If your Runge Kutta method is exact of oder p (p=4
for the old/classical RK method) then it is exact if
the solution happens to be a polynomial of degree
at most p .
Sorry, that's not true. For example, consider the initial value problem
y' = y + 2 x - x^2, y(0) = 0, which has solution y = x^2.
But if you use classical RK4 with step size h, the result of the first
step is y_1 = h^2 - h^5/48, not h^2.
Perhaps you're thinking of the differential equation y' = f(x).

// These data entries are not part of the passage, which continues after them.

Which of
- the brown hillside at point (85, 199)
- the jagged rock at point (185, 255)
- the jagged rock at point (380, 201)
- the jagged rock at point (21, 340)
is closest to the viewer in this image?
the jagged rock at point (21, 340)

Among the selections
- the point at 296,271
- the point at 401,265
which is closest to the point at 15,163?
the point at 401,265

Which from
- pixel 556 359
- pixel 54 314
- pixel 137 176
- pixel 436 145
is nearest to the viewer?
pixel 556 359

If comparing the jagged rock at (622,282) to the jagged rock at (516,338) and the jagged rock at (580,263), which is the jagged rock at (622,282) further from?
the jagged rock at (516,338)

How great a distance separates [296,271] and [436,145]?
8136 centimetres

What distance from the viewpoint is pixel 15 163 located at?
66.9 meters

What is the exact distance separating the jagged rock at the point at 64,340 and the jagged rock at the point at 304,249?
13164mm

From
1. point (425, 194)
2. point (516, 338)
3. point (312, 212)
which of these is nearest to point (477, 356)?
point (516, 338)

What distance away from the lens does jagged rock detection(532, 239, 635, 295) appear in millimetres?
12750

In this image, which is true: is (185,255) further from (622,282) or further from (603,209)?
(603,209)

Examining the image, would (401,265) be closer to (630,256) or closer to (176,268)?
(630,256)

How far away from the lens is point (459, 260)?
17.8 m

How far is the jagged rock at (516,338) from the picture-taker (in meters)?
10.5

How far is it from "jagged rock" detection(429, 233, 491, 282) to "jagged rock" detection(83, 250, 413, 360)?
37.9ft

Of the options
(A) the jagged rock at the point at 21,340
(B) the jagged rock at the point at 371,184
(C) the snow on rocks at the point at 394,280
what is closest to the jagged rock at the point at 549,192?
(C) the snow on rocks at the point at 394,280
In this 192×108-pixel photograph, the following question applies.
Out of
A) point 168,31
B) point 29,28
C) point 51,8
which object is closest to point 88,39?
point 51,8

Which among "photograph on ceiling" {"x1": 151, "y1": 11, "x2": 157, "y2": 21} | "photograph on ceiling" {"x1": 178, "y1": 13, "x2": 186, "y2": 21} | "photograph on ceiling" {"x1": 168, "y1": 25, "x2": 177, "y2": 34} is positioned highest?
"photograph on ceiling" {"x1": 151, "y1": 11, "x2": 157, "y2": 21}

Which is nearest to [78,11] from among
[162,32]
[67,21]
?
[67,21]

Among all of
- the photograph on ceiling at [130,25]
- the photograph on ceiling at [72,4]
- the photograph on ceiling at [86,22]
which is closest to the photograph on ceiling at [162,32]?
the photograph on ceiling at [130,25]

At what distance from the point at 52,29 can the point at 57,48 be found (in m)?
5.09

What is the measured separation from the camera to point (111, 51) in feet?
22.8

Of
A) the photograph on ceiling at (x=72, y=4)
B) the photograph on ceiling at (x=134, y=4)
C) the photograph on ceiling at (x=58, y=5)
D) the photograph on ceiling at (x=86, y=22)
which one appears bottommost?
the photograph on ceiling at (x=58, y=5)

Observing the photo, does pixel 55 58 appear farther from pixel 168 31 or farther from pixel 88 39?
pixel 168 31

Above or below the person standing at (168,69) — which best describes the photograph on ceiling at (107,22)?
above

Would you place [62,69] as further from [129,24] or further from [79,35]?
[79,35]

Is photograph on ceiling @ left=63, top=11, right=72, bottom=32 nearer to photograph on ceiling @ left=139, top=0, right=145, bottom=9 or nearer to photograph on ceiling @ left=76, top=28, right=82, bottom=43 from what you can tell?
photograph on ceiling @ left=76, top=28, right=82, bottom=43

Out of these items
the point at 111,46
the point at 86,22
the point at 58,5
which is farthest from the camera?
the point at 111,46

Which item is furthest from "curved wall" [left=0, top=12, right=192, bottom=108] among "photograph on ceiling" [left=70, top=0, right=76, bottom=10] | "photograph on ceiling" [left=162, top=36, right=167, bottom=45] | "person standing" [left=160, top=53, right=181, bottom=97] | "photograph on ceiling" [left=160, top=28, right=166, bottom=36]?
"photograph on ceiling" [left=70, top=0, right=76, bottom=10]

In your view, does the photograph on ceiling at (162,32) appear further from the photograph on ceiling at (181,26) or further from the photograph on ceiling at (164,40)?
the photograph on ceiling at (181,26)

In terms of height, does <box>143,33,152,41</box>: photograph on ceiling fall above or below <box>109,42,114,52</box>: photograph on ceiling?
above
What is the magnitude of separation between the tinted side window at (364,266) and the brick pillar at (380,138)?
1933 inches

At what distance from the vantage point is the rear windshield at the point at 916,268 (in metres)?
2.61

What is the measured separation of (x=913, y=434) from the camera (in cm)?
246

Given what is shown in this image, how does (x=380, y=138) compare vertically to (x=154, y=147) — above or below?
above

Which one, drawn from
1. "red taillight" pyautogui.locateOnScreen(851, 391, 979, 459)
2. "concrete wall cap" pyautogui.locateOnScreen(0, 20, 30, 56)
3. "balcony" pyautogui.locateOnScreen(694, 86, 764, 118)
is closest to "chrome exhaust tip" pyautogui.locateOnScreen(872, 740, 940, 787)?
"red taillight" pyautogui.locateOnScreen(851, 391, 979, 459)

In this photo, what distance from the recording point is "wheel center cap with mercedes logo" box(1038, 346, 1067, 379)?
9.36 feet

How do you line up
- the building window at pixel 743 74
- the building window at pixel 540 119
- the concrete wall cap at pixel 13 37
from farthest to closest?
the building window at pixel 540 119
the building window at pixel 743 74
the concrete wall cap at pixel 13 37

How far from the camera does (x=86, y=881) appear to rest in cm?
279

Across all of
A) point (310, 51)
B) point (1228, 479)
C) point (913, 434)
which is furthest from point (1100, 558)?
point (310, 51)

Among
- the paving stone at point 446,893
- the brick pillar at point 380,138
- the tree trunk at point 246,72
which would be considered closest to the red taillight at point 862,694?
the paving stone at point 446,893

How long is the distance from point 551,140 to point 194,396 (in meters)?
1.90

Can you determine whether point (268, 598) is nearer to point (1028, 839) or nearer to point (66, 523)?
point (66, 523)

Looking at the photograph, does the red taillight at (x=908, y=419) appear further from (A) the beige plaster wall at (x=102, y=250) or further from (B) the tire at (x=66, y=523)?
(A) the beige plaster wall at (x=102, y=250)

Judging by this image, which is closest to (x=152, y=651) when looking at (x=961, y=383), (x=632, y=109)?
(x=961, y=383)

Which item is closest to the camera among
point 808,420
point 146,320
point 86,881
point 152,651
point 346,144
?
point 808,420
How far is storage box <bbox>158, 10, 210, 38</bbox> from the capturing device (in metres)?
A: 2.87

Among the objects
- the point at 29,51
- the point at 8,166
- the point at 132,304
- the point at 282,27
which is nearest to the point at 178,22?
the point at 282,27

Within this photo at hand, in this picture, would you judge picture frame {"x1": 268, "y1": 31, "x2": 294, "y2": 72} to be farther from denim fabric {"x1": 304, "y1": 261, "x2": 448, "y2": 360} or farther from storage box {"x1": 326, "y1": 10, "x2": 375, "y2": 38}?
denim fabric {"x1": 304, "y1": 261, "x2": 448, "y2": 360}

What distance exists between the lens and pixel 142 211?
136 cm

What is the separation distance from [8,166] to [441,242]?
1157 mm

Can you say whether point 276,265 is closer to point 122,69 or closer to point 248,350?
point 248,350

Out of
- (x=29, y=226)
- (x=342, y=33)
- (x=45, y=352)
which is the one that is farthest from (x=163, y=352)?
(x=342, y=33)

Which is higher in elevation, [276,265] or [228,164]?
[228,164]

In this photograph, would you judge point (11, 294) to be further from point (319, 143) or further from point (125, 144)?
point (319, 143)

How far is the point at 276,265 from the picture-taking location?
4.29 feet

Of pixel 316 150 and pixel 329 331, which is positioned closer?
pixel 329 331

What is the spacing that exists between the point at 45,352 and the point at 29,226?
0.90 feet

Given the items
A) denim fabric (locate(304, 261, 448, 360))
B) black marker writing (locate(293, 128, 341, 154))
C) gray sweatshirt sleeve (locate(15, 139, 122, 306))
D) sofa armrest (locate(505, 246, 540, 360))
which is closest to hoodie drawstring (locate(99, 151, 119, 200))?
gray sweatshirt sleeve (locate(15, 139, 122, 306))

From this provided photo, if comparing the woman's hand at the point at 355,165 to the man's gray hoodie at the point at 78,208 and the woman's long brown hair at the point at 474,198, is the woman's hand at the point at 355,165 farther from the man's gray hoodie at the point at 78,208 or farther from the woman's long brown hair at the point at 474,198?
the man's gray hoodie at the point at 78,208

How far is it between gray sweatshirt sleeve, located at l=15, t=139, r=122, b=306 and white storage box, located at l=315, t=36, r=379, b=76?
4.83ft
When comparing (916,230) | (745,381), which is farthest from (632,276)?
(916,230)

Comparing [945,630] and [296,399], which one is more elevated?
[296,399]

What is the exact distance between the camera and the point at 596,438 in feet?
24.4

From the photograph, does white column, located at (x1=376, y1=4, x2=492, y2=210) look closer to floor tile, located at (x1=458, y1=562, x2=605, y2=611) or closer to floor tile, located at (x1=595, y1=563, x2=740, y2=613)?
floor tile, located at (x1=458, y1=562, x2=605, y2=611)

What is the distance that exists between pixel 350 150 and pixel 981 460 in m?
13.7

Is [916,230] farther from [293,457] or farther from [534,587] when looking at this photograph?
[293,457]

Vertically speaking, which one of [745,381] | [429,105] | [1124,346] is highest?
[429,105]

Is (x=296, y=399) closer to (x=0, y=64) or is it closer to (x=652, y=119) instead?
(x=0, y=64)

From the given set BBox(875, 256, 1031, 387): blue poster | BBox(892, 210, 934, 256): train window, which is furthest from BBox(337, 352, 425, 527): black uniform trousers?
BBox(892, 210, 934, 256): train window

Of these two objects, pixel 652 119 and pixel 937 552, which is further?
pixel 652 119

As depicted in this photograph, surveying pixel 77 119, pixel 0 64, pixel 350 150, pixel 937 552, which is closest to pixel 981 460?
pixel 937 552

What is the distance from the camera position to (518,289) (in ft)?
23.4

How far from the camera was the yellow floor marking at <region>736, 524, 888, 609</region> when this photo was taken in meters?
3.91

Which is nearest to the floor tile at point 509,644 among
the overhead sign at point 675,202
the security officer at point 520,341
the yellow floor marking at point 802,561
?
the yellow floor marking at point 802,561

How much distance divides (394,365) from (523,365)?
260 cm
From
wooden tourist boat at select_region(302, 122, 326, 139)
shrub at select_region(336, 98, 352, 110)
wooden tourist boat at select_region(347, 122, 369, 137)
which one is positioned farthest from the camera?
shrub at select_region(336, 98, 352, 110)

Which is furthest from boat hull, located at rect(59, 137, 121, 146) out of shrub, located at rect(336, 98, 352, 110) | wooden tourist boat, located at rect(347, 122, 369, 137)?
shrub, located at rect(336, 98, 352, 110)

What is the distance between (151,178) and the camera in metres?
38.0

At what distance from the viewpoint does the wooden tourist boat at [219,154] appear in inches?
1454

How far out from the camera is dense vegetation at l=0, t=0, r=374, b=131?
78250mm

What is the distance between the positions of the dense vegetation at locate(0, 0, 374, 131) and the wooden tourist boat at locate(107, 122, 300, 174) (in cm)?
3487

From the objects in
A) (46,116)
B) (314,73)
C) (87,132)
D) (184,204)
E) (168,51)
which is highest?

For a less trivial example, consider the initial value problem
y' = 2 x + a (y - x^2) + b (y - x^2)^2, y(0) = 0
which has solution y = x^2. Classical RK4 with step size h=1
is exact iff a and b satisfy the equation
(1/24)*b+(1/1024)*b^3+(1/4
*a^3+(1/3072)*b^4+(1/16384)*b^5
+(1/196608)*b^6+(1/6291456)*b^7+(1/24576)*b^3*a^4+(1/24576)*b^4*a^3
+(1/65536)*b^5*a^2+(1/393216)*a*b^6+(5/98304)*a*b^5+(1/8192)*b^4*a^2
-(1/6144)*b^3*a^3-(1/1536)*b^2*a^4+(1/4096)*a*b^4-(5/6144)*a^2*b^3
-(1/384)*a^3*b^2+(1/384)*a^4*b-(5/6144)*a*b^3-(5/768)*a^2*b^2
+(1/128)*b*a^3-(1/192)*a*b^2+(1/96)*b*a^2+(1/192)*b^2 = 0
describing a certain curve in the a,b plane. For example, with
a=1 there is one real solution for b, approximately −.3180400606.